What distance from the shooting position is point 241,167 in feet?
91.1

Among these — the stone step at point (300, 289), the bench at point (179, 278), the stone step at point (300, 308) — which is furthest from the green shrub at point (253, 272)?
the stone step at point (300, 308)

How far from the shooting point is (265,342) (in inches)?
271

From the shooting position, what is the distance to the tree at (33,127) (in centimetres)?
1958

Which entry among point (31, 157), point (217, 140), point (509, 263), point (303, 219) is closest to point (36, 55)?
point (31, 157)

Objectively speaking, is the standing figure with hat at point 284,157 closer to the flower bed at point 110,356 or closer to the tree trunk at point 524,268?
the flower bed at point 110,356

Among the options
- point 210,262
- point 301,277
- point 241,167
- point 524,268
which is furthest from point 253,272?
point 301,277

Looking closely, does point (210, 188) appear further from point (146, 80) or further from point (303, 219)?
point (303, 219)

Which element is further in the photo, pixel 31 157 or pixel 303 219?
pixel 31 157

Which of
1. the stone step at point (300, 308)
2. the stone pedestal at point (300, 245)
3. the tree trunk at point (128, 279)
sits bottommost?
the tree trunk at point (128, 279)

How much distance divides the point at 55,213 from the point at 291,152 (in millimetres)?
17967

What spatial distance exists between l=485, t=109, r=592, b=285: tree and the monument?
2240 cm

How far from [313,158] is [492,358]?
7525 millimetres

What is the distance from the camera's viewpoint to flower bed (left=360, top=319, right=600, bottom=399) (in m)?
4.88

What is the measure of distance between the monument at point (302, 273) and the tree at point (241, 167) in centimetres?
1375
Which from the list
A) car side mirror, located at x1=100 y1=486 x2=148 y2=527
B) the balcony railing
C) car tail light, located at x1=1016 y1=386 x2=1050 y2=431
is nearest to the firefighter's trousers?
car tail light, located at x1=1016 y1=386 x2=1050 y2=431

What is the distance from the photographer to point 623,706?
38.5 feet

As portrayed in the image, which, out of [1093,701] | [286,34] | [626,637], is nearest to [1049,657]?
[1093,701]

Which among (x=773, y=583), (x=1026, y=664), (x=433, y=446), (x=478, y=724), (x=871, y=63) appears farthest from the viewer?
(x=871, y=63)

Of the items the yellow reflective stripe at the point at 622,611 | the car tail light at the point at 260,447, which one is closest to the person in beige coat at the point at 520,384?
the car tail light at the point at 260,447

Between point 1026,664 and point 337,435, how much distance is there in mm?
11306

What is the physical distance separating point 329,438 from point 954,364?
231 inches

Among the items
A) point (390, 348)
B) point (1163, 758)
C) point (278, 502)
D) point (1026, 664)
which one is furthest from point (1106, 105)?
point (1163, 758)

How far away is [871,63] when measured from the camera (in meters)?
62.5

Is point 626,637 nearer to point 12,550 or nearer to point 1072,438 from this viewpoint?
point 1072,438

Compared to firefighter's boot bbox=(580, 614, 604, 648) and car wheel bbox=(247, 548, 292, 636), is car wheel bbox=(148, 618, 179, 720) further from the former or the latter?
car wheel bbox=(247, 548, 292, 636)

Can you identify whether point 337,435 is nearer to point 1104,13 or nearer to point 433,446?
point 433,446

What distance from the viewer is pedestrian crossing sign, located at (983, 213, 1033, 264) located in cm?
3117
=====
▶ **Task instructions**
Restate every line of the data word for word.

▶ **Response**
What distance from the shooting position is point 241,167 in feet?
91.1

Among these — the stone step at point (300, 289), the bench at point (179, 278), the stone step at point (300, 308) — which is furthest from the green shrub at point (253, 272)?
the stone step at point (300, 308)

How far from the shooting point is (265,342) (in inches)?
271

From the shooting position, what is the distance to the tree at (33,127) (in centimetres)?
1958

Which entry among point (31, 157), point (217, 140), point (509, 263), point (303, 219) is closest to point (36, 55)?
point (31, 157)

Objectively speaking, is the standing figure with hat at point 284,157 closer to the flower bed at point 110,356 or closer to the tree trunk at point 524,268?
the flower bed at point 110,356

Among the options
- point 210,262
- point 301,277
- point 241,167
- point 524,268
which is furthest from point 253,272?
point 301,277

Looking closely, does point (210, 188) appear further from point (146, 80) or further from point (303, 219)?
point (303, 219)

Which element is further in the photo, pixel 31 157 or pixel 303 219?
pixel 31 157

Which of
1. the stone step at point (300, 308)
2. the stone pedestal at point (300, 245)
3. the tree trunk at point (128, 279)
sits bottommost?
the tree trunk at point (128, 279)

How much distance divides the point at 55,213 from the point at 291,152 (in millimetres)?
17967

What spatial distance exists between l=485, t=109, r=592, b=285: tree and the monument?
2240 cm

How far from [313,158] is [492,358]?
7525 millimetres

What is the distance from the camera's viewpoint to flower bed (left=360, top=319, right=600, bottom=399) (in m)?
4.88

What is the measure of distance between the monument at point (302, 273) and the tree at point (241, 167) in centimetres?
1375
Which from the list
A) car side mirror, located at x1=100 y1=486 x2=148 y2=527
B) the balcony railing
C) car tail light, located at x1=1016 y1=386 x2=1050 y2=431
is nearest to the firefighter's trousers?
car tail light, located at x1=1016 y1=386 x2=1050 y2=431

What is the distance from the photographer to point 623,706?
38.5 feet

As portrayed in the image, which, out of [1093,701] | [286,34] | [626,637], is nearest to [1049,657]?
[1093,701]

Which among (x=773, y=583), (x=1026, y=664), (x=433, y=446), (x=478, y=724), (x=871, y=63) appears farthest from the viewer?
(x=871, y=63)

Of the items the yellow reflective stripe at the point at 622,611 | the car tail light at the point at 260,447, which one is closest to the person in beige coat at the point at 520,384?
the car tail light at the point at 260,447

Between point 1026,664 and point 337,435, how much distance is there in mm?
11306

What is the physical distance separating point 329,438 from point 954,364?
231 inches

Among the items
A) point (390, 348)
B) point (1163, 758)
C) point (278, 502)
D) point (1026, 664)
which one is furthest from point (1106, 105)?
point (1163, 758)

How far away is [871,63] when measured from the camera (in meters)?
62.5

Is point 626,637 nearer to point 12,550 or nearer to point 1072,438 from this viewpoint?
point 1072,438

Compared to firefighter's boot bbox=(580, 614, 604, 648) and car wheel bbox=(247, 548, 292, 636), is car wheel bbox=(148, 618, 179, 720) further from the former or the latter?
car wheel bbox=(247, 548, 292, 636)

Can you identify whether point 337,435 is nearer to point 1104,13 or nearer to point 433,446?
point 433,446

What distance from the viewer is pedestrian crossing sign, located at (983, 213, 1033, 264) located in cm?
3117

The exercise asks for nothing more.